Write the next part of the write-up below on developing the capacitor-powered bristlebot kit, starting right after its final sentence.

▶ [TEXT BLOCK]
______

Capacitor-Powered Bristlebot Kit
Benutzerprojekt
Projekt: Capacitor-Powered Bristlebot Kit
Benutzer: Christian Walther, with help from Patrick Gubelmann, Damian Schneider and others
Bereich: Electronics
Technologie: PCB Design


Development

Figure 1: Capacitor-Powered Bristlebot

After the idea to make a bristlebot workshop had come up and someone showed an example of one powered by a supercapacitor, my interest was piqued. Bristlebots powered by coin-cell primary batteries are simple and cheap, but something rechargeable to get away from the throwaway mindset sounded exciting. FabLab Zürich had used lithium batteries with a charging circuit before, but that seemed a little overkill. Could I make a kit with a supercapacitor? Maybe even one with a custom-designed printed circuit board with a USB plug for the charging circuit? Damian had shown us how to use Eagle to design PCBs and have them manufactured by Dirty PCBs a few days before, so that would make a nice exercise project for that.

Figure 2: Capbot v0.1

First experiments with an old 1F 5V supercapacitor I had lying around and a vibration motor scavenged from an old Nokia phone proved vaguely encouraging. The first capbot (pictured in figure 2) ran for about 50 seconds on a full charge. The capacitor seemed to have degraded a little over the years however, due to its high internal resistance it took several minutes to charge to that level. Measurements yielded the following numbers: The motor would start running at about 1.3 V, stop running at about 0.6 V, and have a more or less linear current/voltage curve of about 19 Ω. The capacitor had a remaining capacitance of about 0.75 F and an equivalent series resistance of 64 Ω.

Figure 3: Roughly computed discharge curves

Experiments continued with some newly ordered supercapcitors: 1.5F/5.5V, 4.7F/2.5V, and later 10F/2.5V. Discharge curves were modeled for several constellations of capacitors connected in series or in parallel and resistors or voltage regulators in the discharge circuit (figure 3). The result was that connecting the 4.7F capacitors in parallel and directly to the motor provided the longest running time by far, over 4 minutes. Also, connecting two 2.5 V capacitors in series to a 5 V power supply, which would have made for a very simple charging circuit, proved difficult because their capacitances vary sufficiently that one of them would end up at a voltage too much above 2.5 V.

______

▶ [DATA EXCERPT]
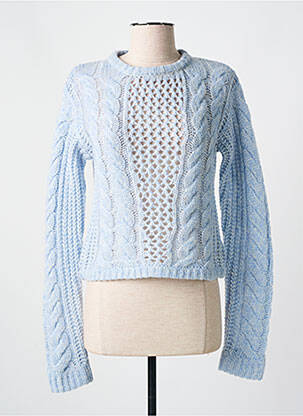 Pull coupe cintrée manches longues bleu KARMA KOMA femme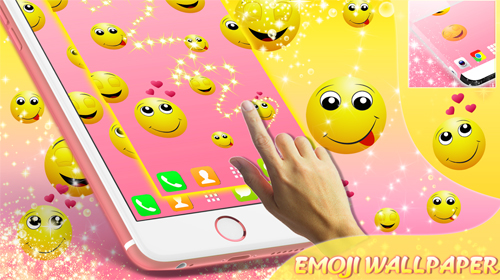 Download Hintergrund Live Wallpaper Emoji für Android kostenlos.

______

▶ [OUTPUT]
Figure 4: Measured charge current

Safely charging the parallel capacitors (or equivalent single capacitor) to 2.5 V from the 5 V of a USB power supply requires a voltage regulator. A 10 Ω resistor limits the current to the 250 mA that an MCP1700 voltage regulator (TO-92 case) can withstand. It turned out that connecting this resistor in series between the voltage regulator and the 5 V supply instead of between voltage regulator and capacitor, so that the input voltage to the regulator varies with the current draw (which is not a recommended way of normally using a voltage regulator, they require a low-impedance input for a stable output voltage), resulted in a very desirable property: The capacitor would be charged at an approximately constant current (more exactly, approximately constant during the first half and slightly linearly declining in the second half of the duration) until it reached the 2.5 V, then the current would rapidly drop and approach zero (figure 4). This reduces charging time to 1–2 minutes. I have not been able to satisfactorily predict this behavior, as it depends on what the voltage regulator’s internal voltage reference does when the input voltage is too low to reach the rated output voltage, which is not specified in the data sheet, but it worked well enough in practice so I was satisfied with that. The constant current also varies between 140 mA and 250 mA among the specimens of MCP1700 I tested.

Figure 5: Capbot v0.2

This behavior also makes it very simple to include a charge indicator in the circuit: As the charging current drops to zero, the input voltage to the voltage regulator rises to 5 V, which becomes enough to drive two LEDs connected in series through a 100 Ω resistor, while the 2.5–4 V before are not – in other words, the LEDs go on when the capacitor is full. These ideas were realized on stripboard in the next prototype (figure 5), which worked quite well. The board turned out larger than the 5 cm limit of the cheapest Dirty PCBs offer however. This, and the desire to spare the bot from carrying around the weight of the electronics all the time, led to the decision to make the USB charging unit detachable using pin headers and only leave the on-off switch on the bot-side board in the final design. The pin header is coded by using 3 of 4 instead of just 2 pins in order to make it impossible to connect in reverse, which would damage the capacitor. Various motors ordered by Patrick were tested and all provided several minutes of useful running time as expected.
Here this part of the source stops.